● **Written task 1**:
Reproduce the book description on the politics of street trees word for word.

This book focuses on the politics of street trees and the institutions, actors and processes that govern their planning, planting and maintenance. This is an innovative approach which is particularly important in the context of mounting environmental and societal challenges and reveals a huge amount about the nature of modern life, social change and political conflict.
The work first provides different historical perspectives on street trees and politics, celebrating diversity in different cultures. A second section discusses street tree values, policy and management, addressing more contemporary issues of their significance and contribution to our environment, both physically and philosophically. It explores cultural idiosyncrasies and those from the point of view of political economy, particularly challenging the neo-liberal perspectives that continue to dominate political narratives. The final section provides case studies of community engagement, civil action and governance. International case studies bring together contrasting approaches in areas with diverging political directions or intentions, the constraints of laws and the importance of people power.

● **Written task 2**:
Convert each line of the records below into a JSON list of strings, one string per line, skipping any blank lines. Leave the pictures out of the result.

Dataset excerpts
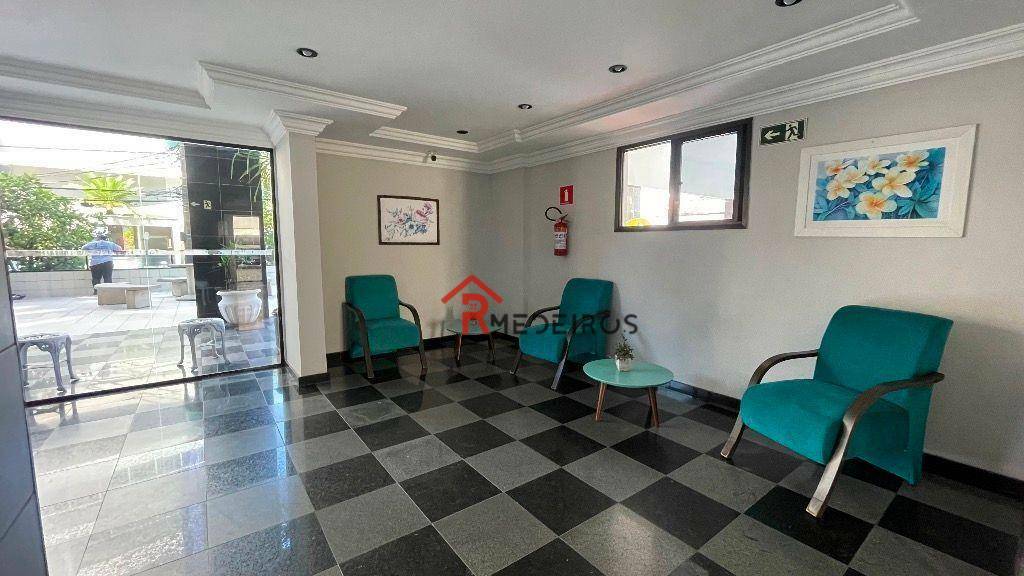 Apartamento à venda com 2 quartos, 75m² - Foto 18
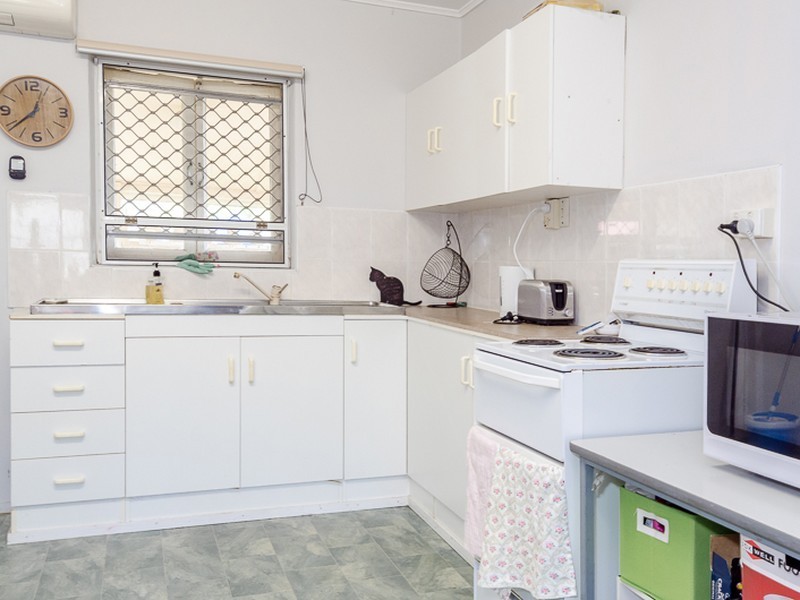 5 Charles Street, West Gladstone QLD 4680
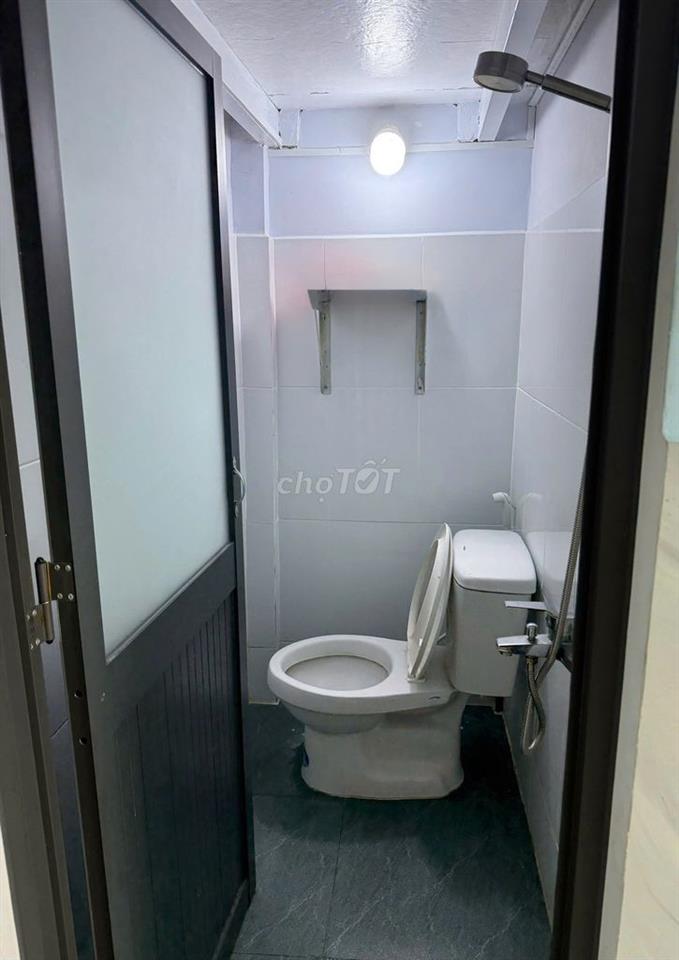 Phòng gác Nguyễn Văn Quỳ Q7, máy lạnh, tủ lạnh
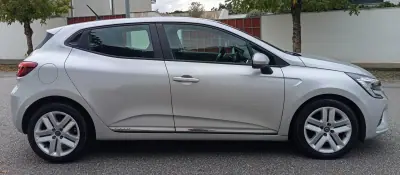 Renault Clio 2020 - 12900 EUR, 133500 km - AUTO.MOTO.pt - 133500km - foto 7 de 16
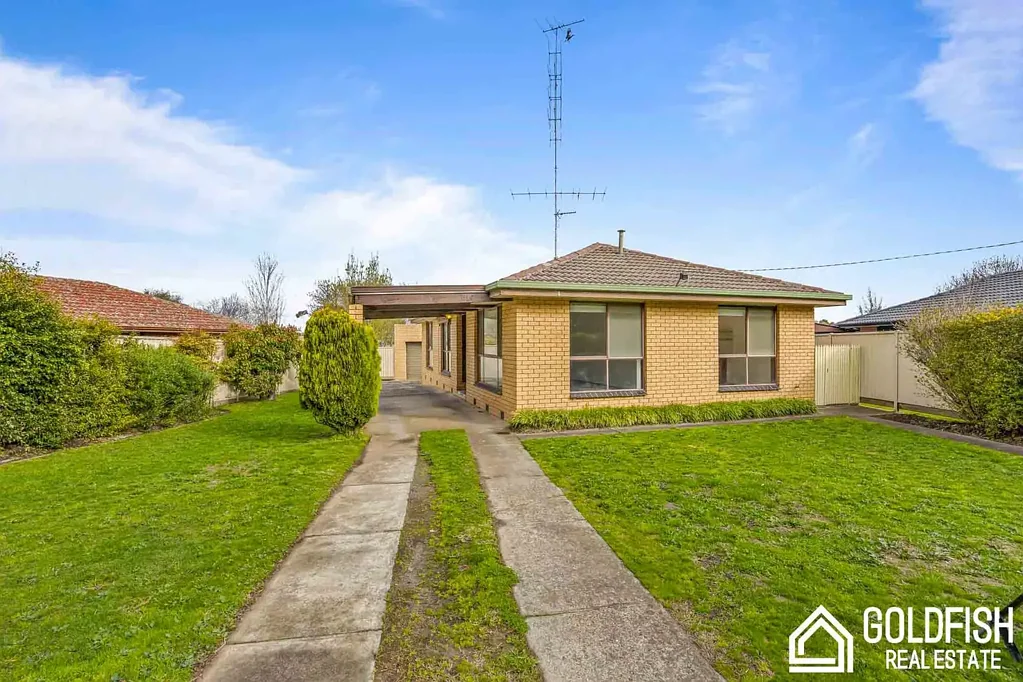 This charming residence provides luxury & comfort at the same time.  Right Opposite parks, near school, public transport & supermarkets.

● **Answer 1**:
This book focuses on the politics of street trees and the institutions, actors and processes that govern their planning, planting and maintenance. This is an innovative approach which is particularly important in the context of mounting environmental and societal challenges and reveals a huge amount about the nature of modern life, social change and political conflict.
The work first provides different historical perspectives on street trees and politics, celebrating diversity in different cultures. A second section discusses street tree values, policy and management, addressing more contemporary issues of their significance and contribution to our environment, both physically and philosophically. It explores cultural idiosyncrasies and those from the point of view of political economy, particularly challenging the neo-liberal perspectives that continue to dominate political narratives. The final section provides case studies of community engagement, civil action and governance. International case studies bring together contrasting approaches in areas with diverging political directions or intentions, the constraints of laws and the importance of people power.

● **Answer 2**:
[
  " Apartamento à venda com 2 quartos, 75m² - Foto 18",
  " 5 Charles Street, West Gladstone QLD 4680",
  " Phòng gác Nguyễn Văn Quỳ Q7, máy lạnh, tủ lạnh",
  " Renault Clio 2020 - 12900 EUR, 133500 km - AUTO.MOTO.pt - 133500km - foto 7 de 16",
  " This charming residence provides luxury & comfort at the same time.  Right Opposite parks, near school, public transport & supermarkets."
]